**Work instructions**
Retype every line below precisely as it appears.

**Source material**
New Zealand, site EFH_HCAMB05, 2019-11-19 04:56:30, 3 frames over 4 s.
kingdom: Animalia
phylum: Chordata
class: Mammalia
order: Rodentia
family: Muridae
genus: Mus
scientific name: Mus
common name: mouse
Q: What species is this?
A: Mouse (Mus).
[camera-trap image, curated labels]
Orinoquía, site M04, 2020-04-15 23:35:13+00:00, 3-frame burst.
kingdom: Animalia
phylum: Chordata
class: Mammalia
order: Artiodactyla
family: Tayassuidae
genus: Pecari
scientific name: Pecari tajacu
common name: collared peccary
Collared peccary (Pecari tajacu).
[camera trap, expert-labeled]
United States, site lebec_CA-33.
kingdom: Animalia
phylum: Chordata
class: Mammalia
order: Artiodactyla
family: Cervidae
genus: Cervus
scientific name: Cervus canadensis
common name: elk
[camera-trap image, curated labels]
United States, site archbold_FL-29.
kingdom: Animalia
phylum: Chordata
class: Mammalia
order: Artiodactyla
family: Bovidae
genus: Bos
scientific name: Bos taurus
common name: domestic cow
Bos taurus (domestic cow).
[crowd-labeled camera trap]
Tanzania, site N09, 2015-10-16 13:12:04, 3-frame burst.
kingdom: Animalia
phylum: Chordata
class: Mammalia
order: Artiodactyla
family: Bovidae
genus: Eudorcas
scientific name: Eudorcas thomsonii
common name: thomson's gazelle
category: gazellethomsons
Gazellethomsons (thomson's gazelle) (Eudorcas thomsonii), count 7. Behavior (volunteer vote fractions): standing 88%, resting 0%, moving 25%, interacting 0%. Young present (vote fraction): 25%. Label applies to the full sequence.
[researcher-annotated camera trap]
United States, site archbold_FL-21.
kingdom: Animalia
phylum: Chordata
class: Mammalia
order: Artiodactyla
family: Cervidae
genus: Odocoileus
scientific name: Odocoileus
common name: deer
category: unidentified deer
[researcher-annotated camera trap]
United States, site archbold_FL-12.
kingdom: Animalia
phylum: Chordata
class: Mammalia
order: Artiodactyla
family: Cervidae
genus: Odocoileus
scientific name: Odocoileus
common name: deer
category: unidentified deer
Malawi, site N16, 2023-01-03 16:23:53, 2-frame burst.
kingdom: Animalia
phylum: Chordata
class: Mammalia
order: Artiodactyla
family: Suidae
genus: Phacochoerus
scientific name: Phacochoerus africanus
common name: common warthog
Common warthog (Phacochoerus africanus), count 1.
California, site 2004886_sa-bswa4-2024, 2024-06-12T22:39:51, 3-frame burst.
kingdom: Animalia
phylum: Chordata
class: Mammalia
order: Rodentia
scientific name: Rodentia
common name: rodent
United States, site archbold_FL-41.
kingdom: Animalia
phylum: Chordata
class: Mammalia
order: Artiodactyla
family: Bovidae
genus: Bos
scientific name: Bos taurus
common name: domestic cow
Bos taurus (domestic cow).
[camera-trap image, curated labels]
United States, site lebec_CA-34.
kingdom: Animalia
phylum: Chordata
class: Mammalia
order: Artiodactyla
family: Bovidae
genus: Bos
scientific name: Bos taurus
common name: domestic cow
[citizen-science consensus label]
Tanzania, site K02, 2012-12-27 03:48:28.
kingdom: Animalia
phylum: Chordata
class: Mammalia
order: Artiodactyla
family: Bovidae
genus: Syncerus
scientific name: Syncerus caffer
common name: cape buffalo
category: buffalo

**Response box**
New Zealand, site EFH_HCAMB05, 2019-11-19 04:56:30, 3 frames over 4 s.
kingdom: Animalia
phylum: Chordata
class: Mammalia
order: Rodentia
family: Muridae
genus: Mus
scientific name: Mus
common name: mouse
Q: What species is this?
A: Mouse (Mus).
[camera-trap image, curated labels]
Orinoquía, site M04, 2020-04-15 23:35:13+00:00, 3-frame burst.
kingdom: Animalia
phylum: Chordata
class: Mammalia
order: Artiodactyla
family: Tayassuidae
genus: Pecari
scientific name: Pecari tajacu
common name: collared peccary
Collared peccary (Pecari tajacu).
[camera trap, expert-labeled]
United States, site lebec_CA-33.
kingdom: Animalia
phylum: Chordata
class: Mammalia
order: Artiodactyla
family: Cervidae
genus: Cervus
scientific name: Cervus canadensis
common name: elk
[camera-trap image, curated labels]
United States, site archbold_FL-29.
kingdom: Animalia
phylum: Chordata
class: Mammalia
order: Artiodactyla
family: Bovidae
genus: Bos
scientific name: Bos taurus
common name: domestic cow
Bos taurus (domestic cow).
[crowd-labeled camera trap]
Tanzania, site N09, 2015-10-16 13:12:04, 3-frame burst.
kingdom: Animalia
phylum: Chordata
class: Mammalia
order: Artiodactyla
family: Bovidae
genus: Eudorcas
scientific name: Eudorcas thomsonii
common name: thomson's gazelle
category: gazellethomsons
Gazellethomsons (thomson's gazelle) (Eudorcas thomsonii), count 7. Behavior (volunteer vote fractions): standing 88%, resting 0%, moving 25%, interacting 0%. Young present (vote fraction): 25%. Label applies to the full sequence.
[researcher-annotated camera trap]
United States, site archbold_FL-21.
kingdom: Animalia
phylum: Chordata
class: Mammalia
order: Artiodactyla
family: Cervidae
genus: Odocoileus
scientific name: Odocoileus
common name: deer
category: unidentified deer
[researcher-annotated camera trap]
United States, site archbold_FL-12.
kingdom: Animalia
phylum: Chordata
class: Mammalia
order: Artiodactyla
family: Cervidae
genus: Odocoileus
scientific name: Odocoileus
common name: deer
category: unidentified deer
Malawi, site N16, 2023-01-03 16:23:53, 2-frame burst.
kingdom: Animalia
phylum: Chordata
class: Mammalia
order: Artiodactyla
family: Suidae
genus: Phacochoerus
scientific name: Phacochoerus africanus
common name: common warthog
Common warthog (Phacochoerus africanus), count 1.
California, site 2004886_sa-bswa4-2024, 2024-06-12T22:39:51, 3-frame burst.
kingdom: Animalia
phylum: Chordata
class: Mammalia
order: Rodentia
scientific name: Rodentia
common name: rodent
United States, site archbold_FL-41.
kingdom: Animalia
phylum: Chordata
class: Mammalia
order: Artiodactyla
family: Bovidae
genus: Bos
scientific name: Bos taurus
common name: domestic cow
Bos taurus (domestic cow).
[camera-trap image, curated labels]
United States, site lebec_CA-34.
kingdom: Animalia
phylum: Chordata
class: Mammalia
order: Artiodactyla
family: Bovidae
genus: Bos
scientific name: Bos taurus
common name: domestic cow
[citizen-science consensus label]
Tanzania, site K02, 2012-12-27 03:48:28.
kingdom: Animalia
phylum: Chordata
class: Mammalia
order: Artiodactyla
family: Bovidae
genus: Syncerus
scientific name: Syncerus caffer
common name: cape buffalo
category: buffalo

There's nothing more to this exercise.